Required work -
1 > In the CSV-merging thread, can you write out the passage from "Reputation: 33" up to and including "columns / headers.", with "CSV files" changed to "data files"?
2 > What does the CSV-merging thread say, summed up in two sentences?
3 > Can you carry on the CSV-merging thread from the point where it stops?

Document section -
Reputation: 33
I've a requirement where I need to merge multiple CSV files into a single csv file. I tried Googling and got some info on CSVWriter or SuperCSV but I couldn't make out.
All the CSV files will contain the same columns / headers.
For better understanding:
I'm fetching 10,000 records from Database and I'm creating 10 csv files. (MyCSV_1-1000.csv
, MyCSV_1001-2000.csv
, MyCSV_2001-3000
and so on.)
Each csv file containing 1,000 records. Now I need to merge all these csv files in to the first CSV so that MyCSV_1-1000.csv
will contain all the records i.e. 1-10,000 (whereas before merging it contains only 1-1,000 records only).
Can someone help me on this.
I would like to do this in Java or any other Java supporting utility / framework.
Upvotes: 3
Views: 5715
Reputation: 13582
Programming languages can be leveraged depending on the goal/problem one has at hand.

Data excerpt -
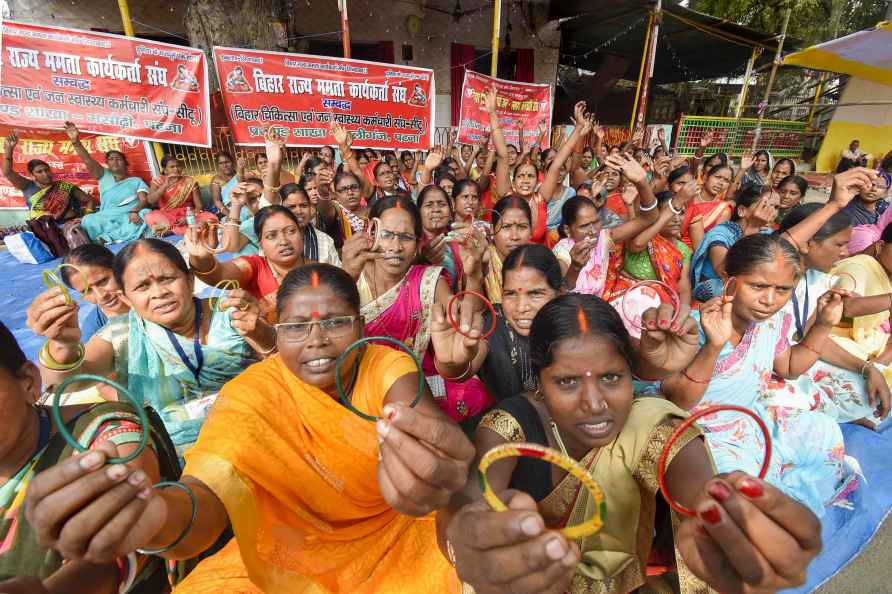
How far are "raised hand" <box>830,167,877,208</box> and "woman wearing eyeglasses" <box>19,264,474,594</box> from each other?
3.50 meters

Final answers -
1 >
Reputation: 33
I've a requirement where I need to merge multiple data files into a single csv file. I tried Googling and got some info on CSVWriter or SuperCSV but I couldn't make out.
All the data files will contain the same columns / headers.

2 > The poster fetches 10,000 database records into ten CSV files of 1,000 records each, all with the same columns, and needs to merge them into the first file, MyCSV_1-1000.csv, so that it holds all 10,000. They want to do this in Java or a Java-supporting utility or framework, having found CSVWriter and SuperCSV but not made sense of them.

3 >
Assuming that you need to clean the datasets before the merge, Python
has really good libraries, and I would suggest you to use pandas.
If the datasets have the same structure, create a for loop to do things like:
• Removing unnecessary rows
df.drop(df.index[[0,1,2]]) #Removing the first 3 rows
• Transpose the dataframe
transpose_dataframe = df.transpose()
• And more.
Once the cleaning process is complete, for the merge, one can also use Python. In my case, Maverick's answer generated some funny characters and didn't merge properly, so I have used the following:
import os
import csv, glob
Dir = r"C:\Users\name\Desktop\DataDirectory"
Avg_Dir = r"C:\Users\name\Desktop\Output"
csv_file_list = glob.glob(os.path.join(Dir, '*.csv'))
print (csv_file_list)
with open(os.path.join(Avg_Dir, 'Output.csv'), 'w', newline='') as f:
wf = csv.writer(f, lineterminator='\n')
for files in csv_file_list:
with open(files, 'r') as r:
next(r) # SKIP HEADERS
rr = csv.reader(r)
for row in rr:
wf.writerow(row)
Upvotes: 0
Reputation: 1434
Merging records from multiple csv files into one is simple. If multiple csv files are on the same directory, you can execute the below command from the cmd.
D:\Files>copy *.csv Merged.csv
This will create a Merged.csv file into the same directory, and will have records from all the csv's.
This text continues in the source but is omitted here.